Он вежливо отвечал на поклоны подруг Жильберты, и даже на мой, несмотря на размолвку с моей семьей, но не подавал виду, что узнаёт меня. (Это движение напомнило мне, что он очень часто виделся со мной в Комбре; я сохранил о нем воспоминание, но оно пребывало где-то в тени, потому что с тех пор, как я вновь увидел Жильберту, Сван сделался для меня главным образом ее отцом и перестал быть Сваном из Комбре; как мысли, с которыми я переплетал теперь его имя, были отличны от мыслей, в сочетание которых он некогда входил и к которым я больше не обращался, когда мне случалось в последнее время думать о нем, так и сам он стал совсем новым для меня лицом; все же я связывал его искусственной какой-то, непрочной и косой нитью с нашим прежним гостем; и так как вещи имели теперь для меня цену лишь поскольку моя любовь могла извлечь из них выгоду, то воспоминание о прошлом вызывало у меня прилив стыда и сожаление о моем бессилии вычеркнуть из жизни годы, когда в глазах этого самого Свана — который находился в настоящий момент передо мной на Елисейских полях и которому Жильберта, к счастью, не сказала, вероятно, моей фамилии, — я так часто выглядел по вечерам смешным, посылая маме просьбу подняться в мою комнату и поцеловать меня в постели, в то время как она пила кофе со Сваном, с моим отцом и моими бабушкой и дедушкой за столом в саду.) Он позволял Жильберте сыграть еще одну партию, говоря, что может подождать четверть часа, и, сев на железный стул, подобно остальным гуляющим, брал билет той самой рукой, которую так часто пожимал Филипп VII, мы же начинали играть на лужайке, распугивая голубей, и птицы с красивыми переливчатыми телами, имевшими форму сердца и похожими на кисти сирени из птичьего царства, укрывались, как в безопасные места, одна — на большую каменную вазу, где, погрузив в нее клюв, принимала такое положение, точно она лакомится переполнявшими вазу плодами или зернами, другая — на голову статуи, которую как бы увенчивала одним из тех эмалевых украшений, красочность которых оживляет в некоторых античных скульптурах монотонность камня, и неким атрибутом, который, когда его носит богиня, наделяет ее особым эпитетом и обращает ее, как это делают по отношению к смертным различные имена, в новое божество.

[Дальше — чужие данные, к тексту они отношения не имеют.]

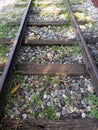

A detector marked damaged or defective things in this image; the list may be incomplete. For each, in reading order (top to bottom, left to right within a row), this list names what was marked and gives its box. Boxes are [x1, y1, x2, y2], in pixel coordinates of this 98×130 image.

rusty rail [0, 0, 33, 115]
rusty rail [64, 0, 98, 94]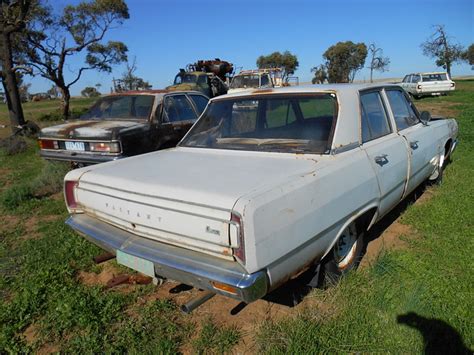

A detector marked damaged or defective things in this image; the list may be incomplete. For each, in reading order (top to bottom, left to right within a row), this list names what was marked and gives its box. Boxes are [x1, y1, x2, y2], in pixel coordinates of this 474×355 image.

rusty old sedan [37, 89, 207, 166]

В один из таких солнечных дней, не осуществивших моих надежд, у меня недостало мужества скрыть свое разочарование от Жильберты.

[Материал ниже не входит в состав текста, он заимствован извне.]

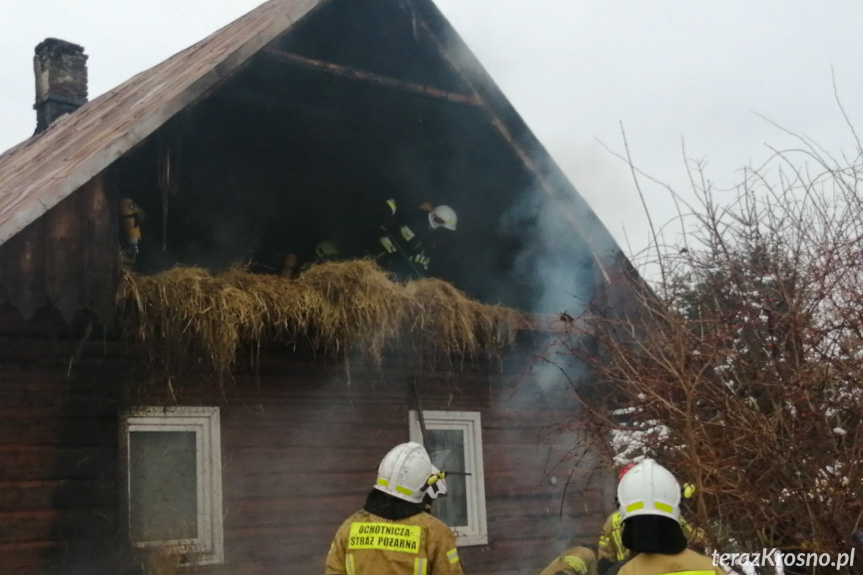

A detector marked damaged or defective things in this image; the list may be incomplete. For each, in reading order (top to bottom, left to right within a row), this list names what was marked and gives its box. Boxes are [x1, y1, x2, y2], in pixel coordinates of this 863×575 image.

charred roof opening [113, 0, 600, 312]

— Я хотел расспросить вас сегодня о стольких вещах, — сказал я ей. — Я думал, что этот день будет иметь большое значение для нашей дружбы. И вот, едва только вы пришли, как уже собираетесь уходить! Постарайтесь прийти завтра пораньше, чтобы я мог наконец поговорить с вами.

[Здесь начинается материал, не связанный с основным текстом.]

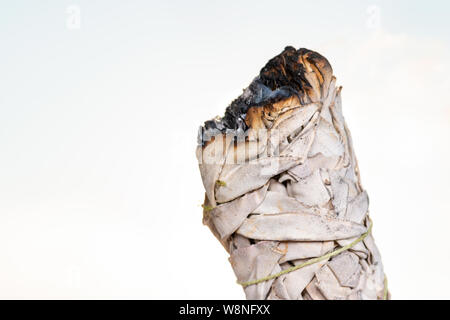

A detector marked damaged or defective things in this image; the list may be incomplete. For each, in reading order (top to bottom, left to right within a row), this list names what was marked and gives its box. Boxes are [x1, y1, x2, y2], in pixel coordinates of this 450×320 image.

blackened burnt end [202, 46, 322, 144]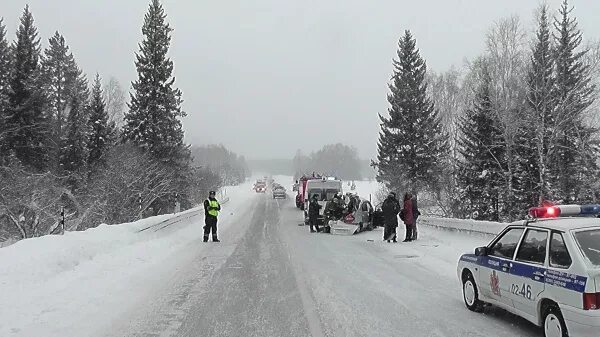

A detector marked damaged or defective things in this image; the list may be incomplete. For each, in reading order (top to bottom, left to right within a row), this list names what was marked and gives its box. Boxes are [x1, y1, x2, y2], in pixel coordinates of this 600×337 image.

crashed vehicle [328, 198, 376, 235]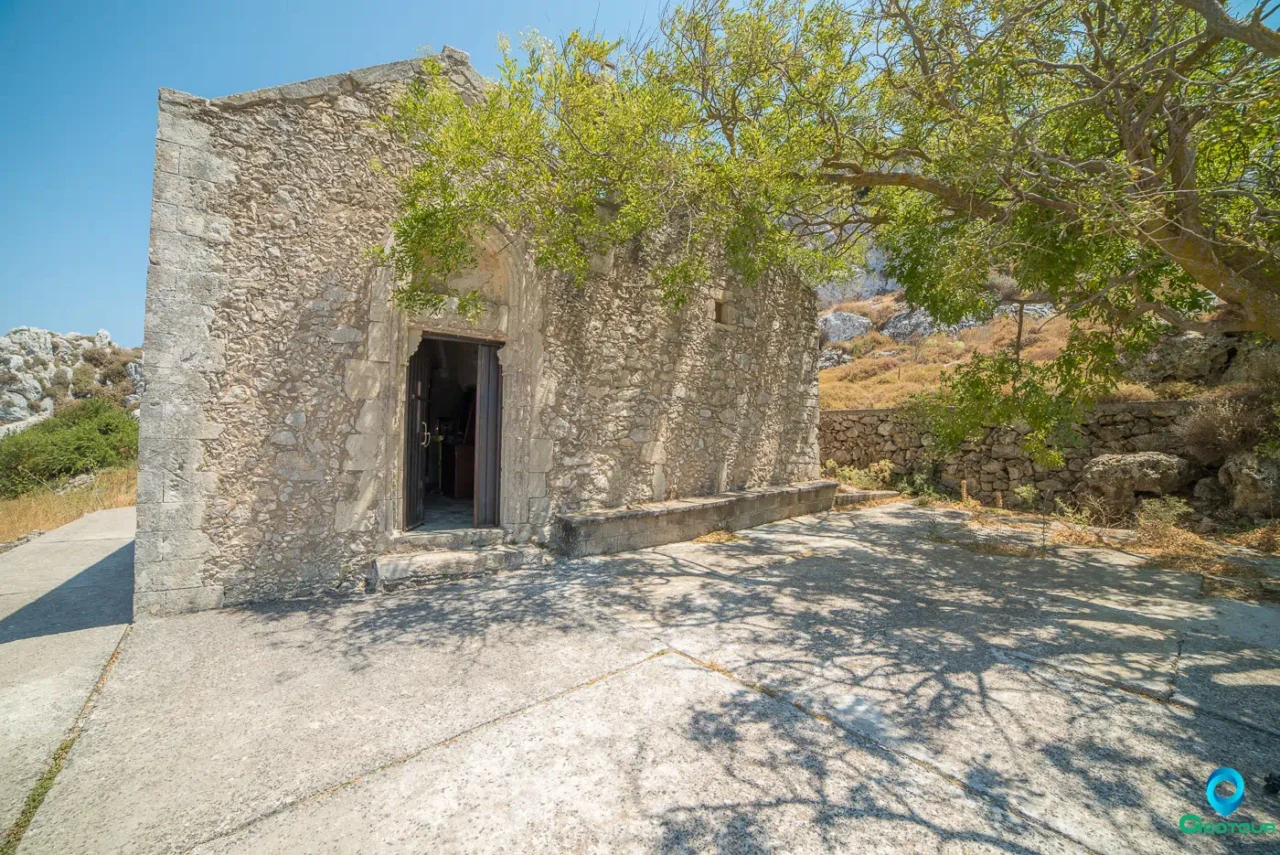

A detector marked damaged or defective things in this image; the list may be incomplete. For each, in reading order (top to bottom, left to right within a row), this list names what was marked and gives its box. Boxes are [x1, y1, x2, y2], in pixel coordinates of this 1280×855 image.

crack in concrete [184, 647, 675, 855]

Лицо ее просияло, и, запрыгав от радости, она отвечала:

— На завтра не рассчитывайте, милый друг, завтра я не приду! Утром у меня большой прием; затем, днем я иду к подруге посмотреть из ее окон на прибытие короля Феодосия, это будет великолепное зрелище; послезавтра меня берут в театр на «Мишеля Строгова»,[84] а потом скоро Рождество и новогодние вакации. Может быть, меня повезут на Юг, — как это было бы шикарно! Хотя таким образом мне придется лишиться елки; во всяком случае, даже если я останусь в Париже, я не буду приходить сюда, потому что буду делать визиты с мамой. До свиданья, вон папа зовет меня.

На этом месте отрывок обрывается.